Build up a variety of surfaces using whatever comes to hand that has two differently coloured layers. Make several drawings by scratching through the second layer. You can use wax and acrylic paint, oil glazes on board, household paint on wood, varnish on metal. Vary the scale of drawings depending on your support. Choose a subject from your sketchbook or learning log and push through to make complete drawings, not just squares of texture with random marks. That way you’ll really learn what the materials can do.
This immediately made me think of the pictures children make by covering a sheet of paper with coloured wax crayon, covering it all with black crayon, then scraping off the black, usually drawing fireworks. So that is exactly what I did first.

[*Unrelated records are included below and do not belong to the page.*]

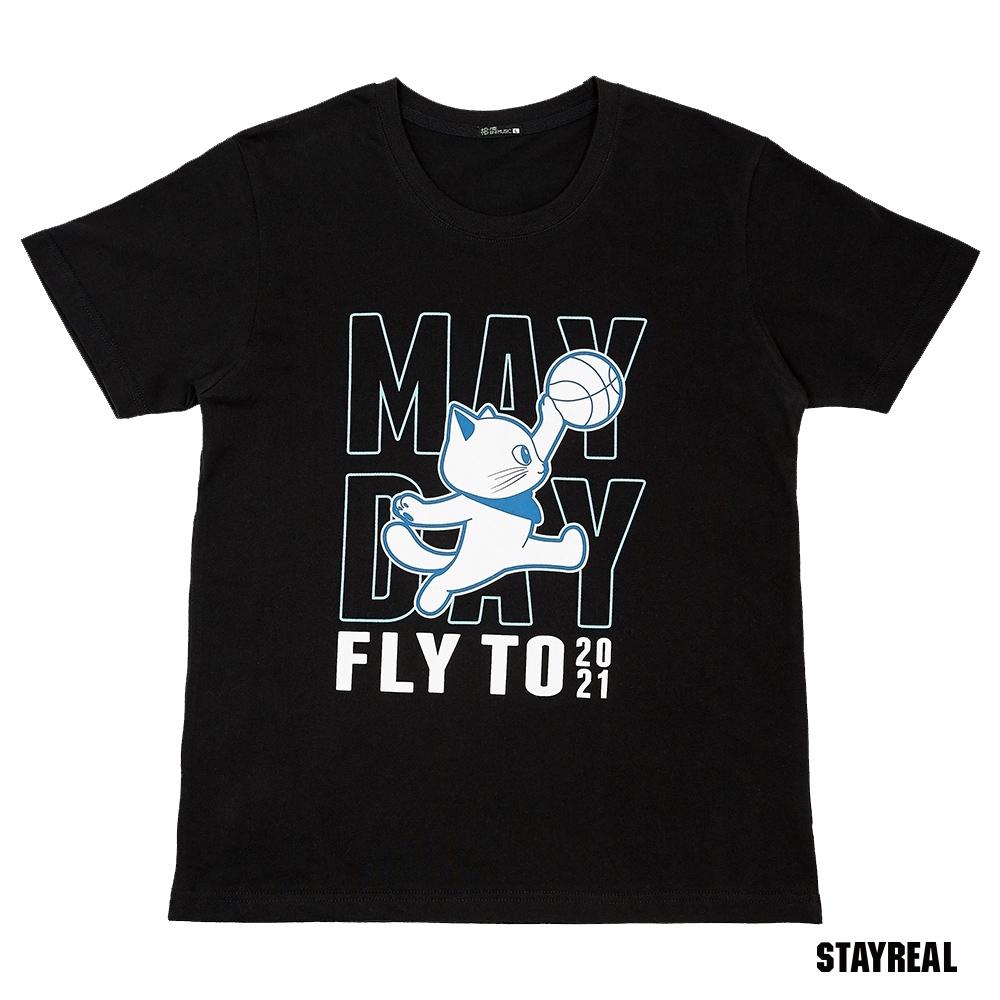 五月天Mayday / 好好飛向2021 黑T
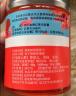北京同仁堂 紅景天膠囊48g(400mg/粒*120粒)提高缺氧耐受力 耐缺氧  紅景天 實拍圖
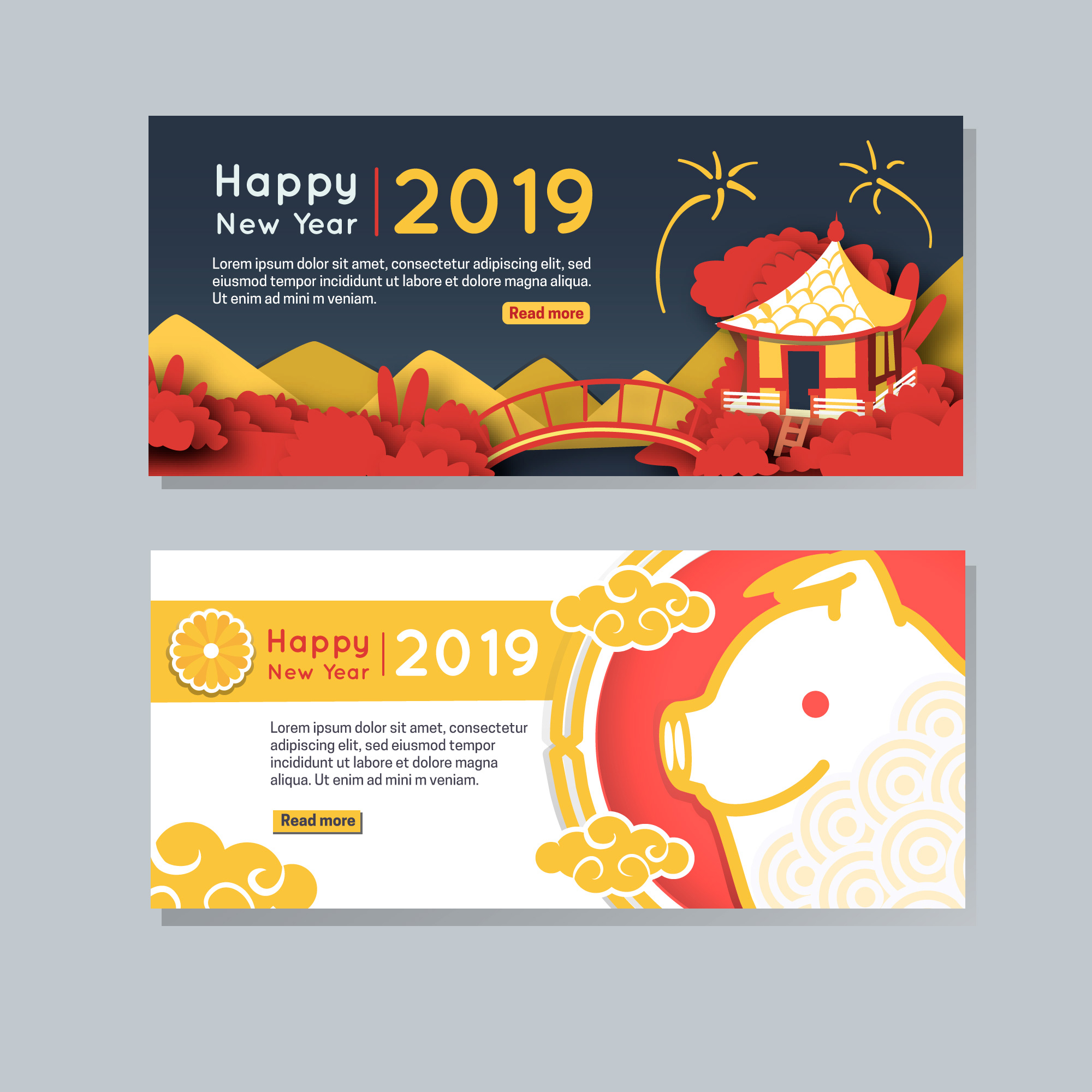 2019新年农历猪年贺卡矢量素材模板 2019 New Year Lunar Year Of The Pig Greeting Card Vector Material Template插图(4)
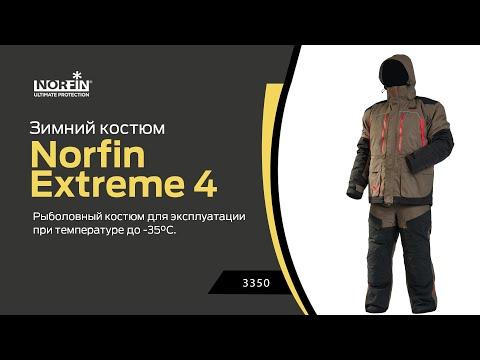 Відеоогляд костюму Norfin Extreme 4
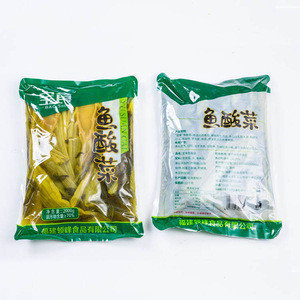 Wholesale Food Chinese 2kg Fishing Sauerkraut Salted Vegetable With Pickle Mustard Green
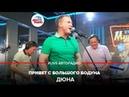 🅰️ Дюна - Привет с Большого Бодуна LIVE Авторадио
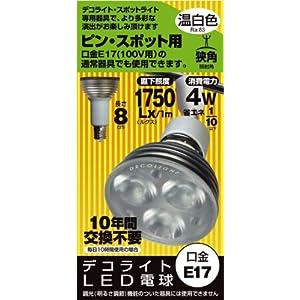 【クリックでお店のこの商品のページへ】エス・ティー・イー デコライト LED電球 (照射角狭角・E17口金・レフ型・1750lx・230ルーメン・温白色) JS1708BA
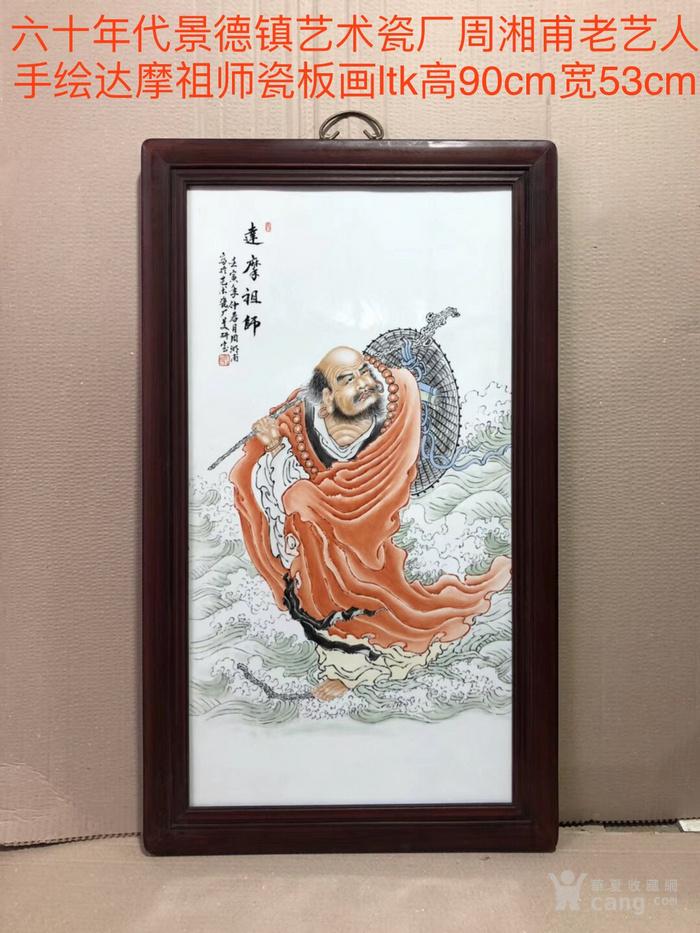 六十年代景德镇艺术瓷厂周湘甫老艺人手绘达摩祖师瓷板画ltk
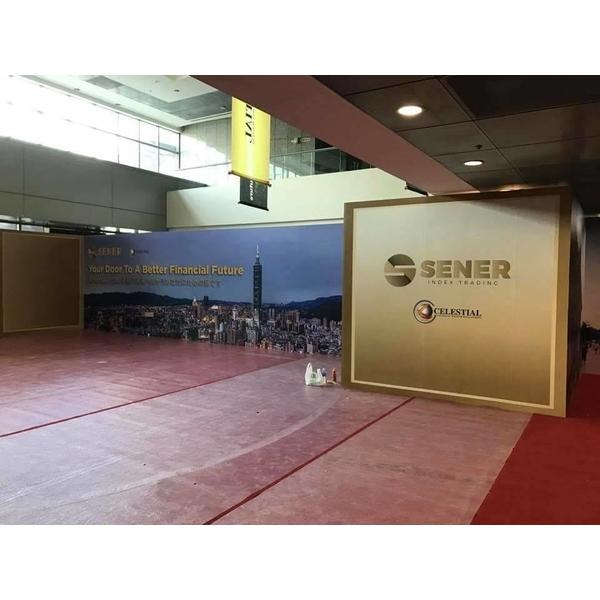 晚宴活動工程-長億裝潢展覽工程行-新北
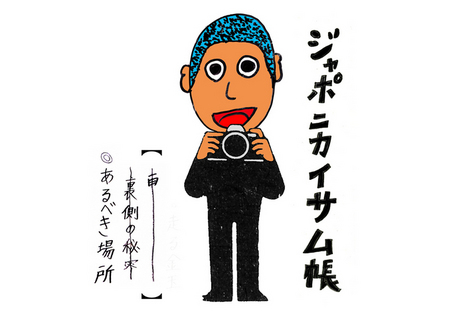 JaponicaIsamu11TITLE.jpg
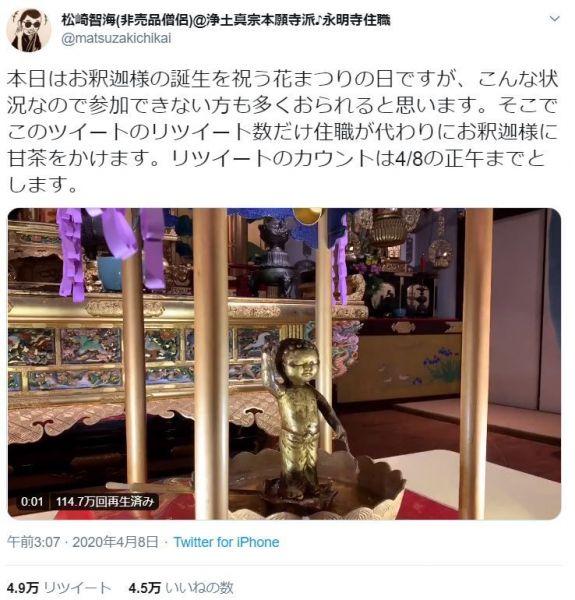 松崎智海さんが投稿した「花まつり」に関するツイート。「リツイートの数だけ仏像に甘茶をかけます」とつぶやいたところ、3万回以上拡散された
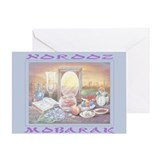 Norooz Mobarak Greeting Card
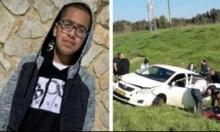 قريبا: تصريح مدّع ضد 5 شبان في جريمة قتل الفتى أبو صعلوك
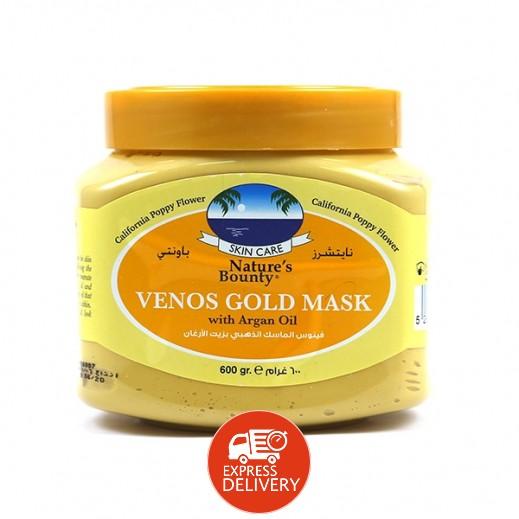 نايتشرز باونتي – ماسك الوجه والجسم الذهبي فينوس جولد 600 مل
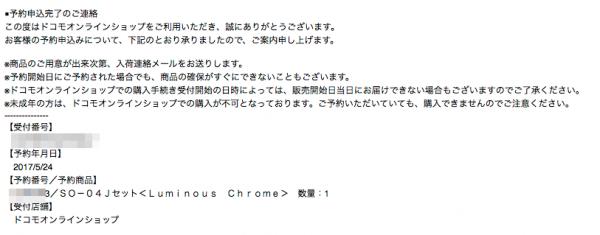 ドコモ版はXperia XZ Premiumを予約しました。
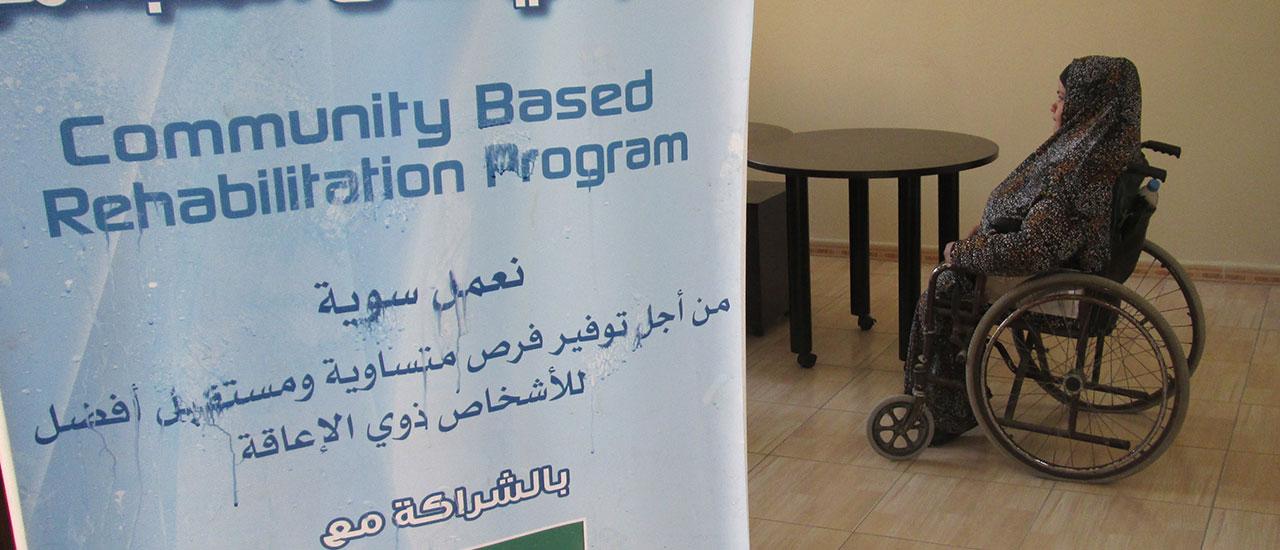 Voces de Zarqa: Ayat, Khaled y Habiba, superando la discapacidad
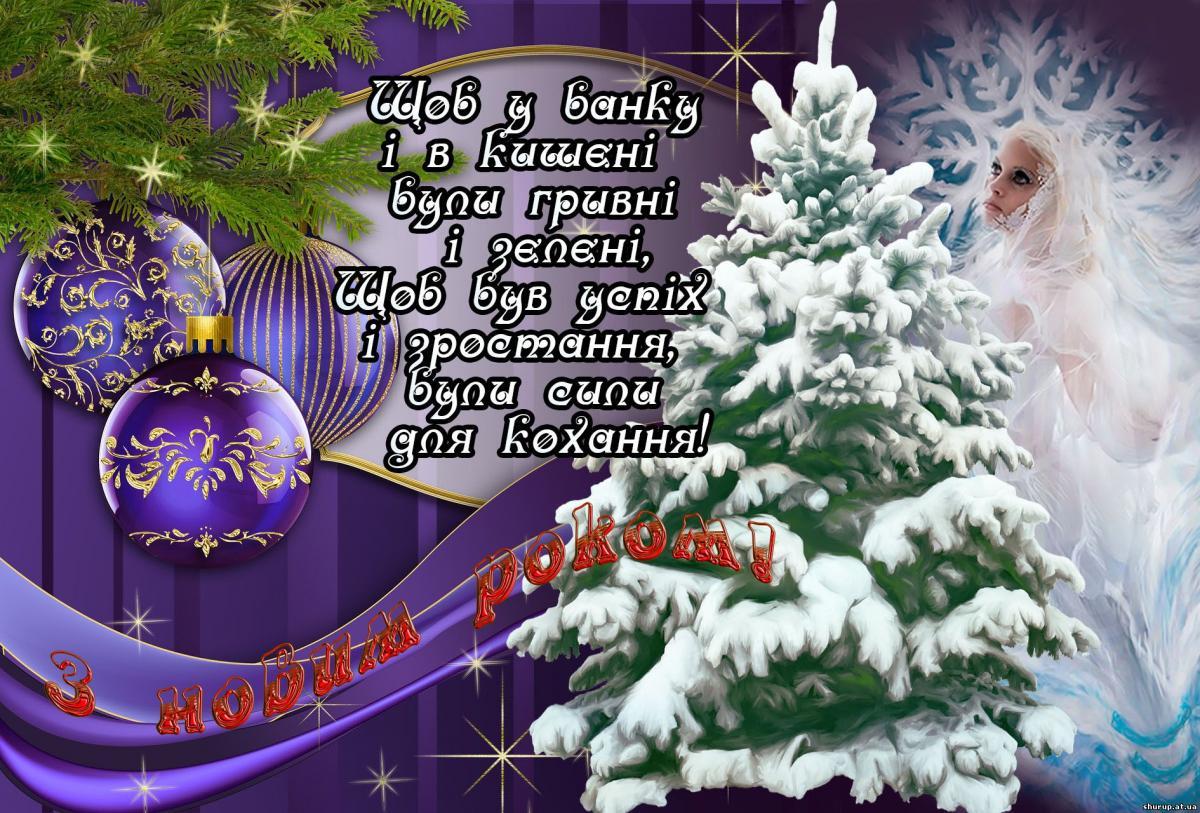 На украинском языке смешные поздравления на украинском языке фото 475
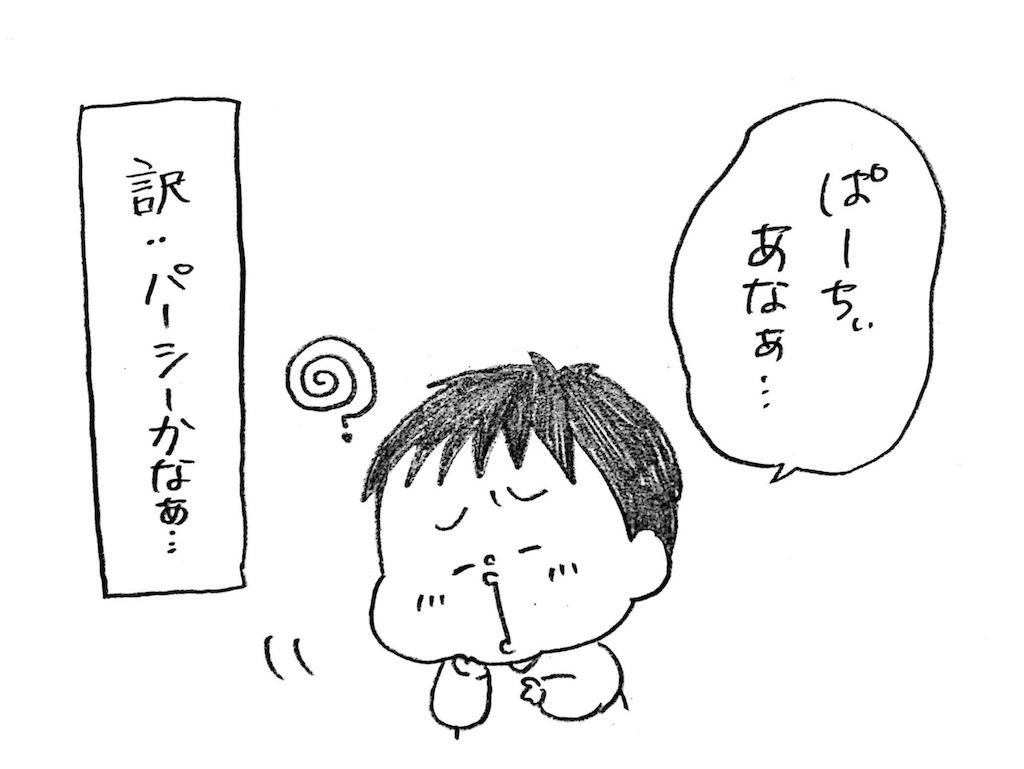 f:id:naotarotarou:20181128232350p:image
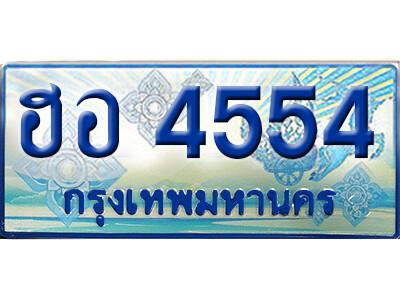 ทะเบียนรถตู้นำโชค l ฮอ 4554 l ทะเบียนซีรี่ย์ 4554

For my next one I was thinking that I would leave the circular area around the tree white, then have the surrounding area blue. I had done a watercolour painting like this previously. I used black oil pastel, instead of wax crayon to get better coverage. Unfortunately the black oil pastel stained the white paper and scraping it only exacerbated the problem, so there is too little contrast between the black and the tree.
For my next one I used white oil pastel and light and dark blue for a kind of sky effect, again using black oil pastel.
I decided to try different media, so for the next one I covered the paper with different colours of acrylic paint. Once dry I covered with black oils pastel and again scraped off. This gave quite a subdued effect, as I think the black oil pastel stained the acrylic paint, but I think it gives a mysterious atmosphere to it.
Next I covered the paper with black oil pastel the painted over it with acrylic paint, then scraping the paint to draw the tree.
This worked really well, the strong colours of the acrylic contrast well with the black.
This one was done with coloured wax crayons below and white acrylic paint on top, scraped off whist still slightly wet.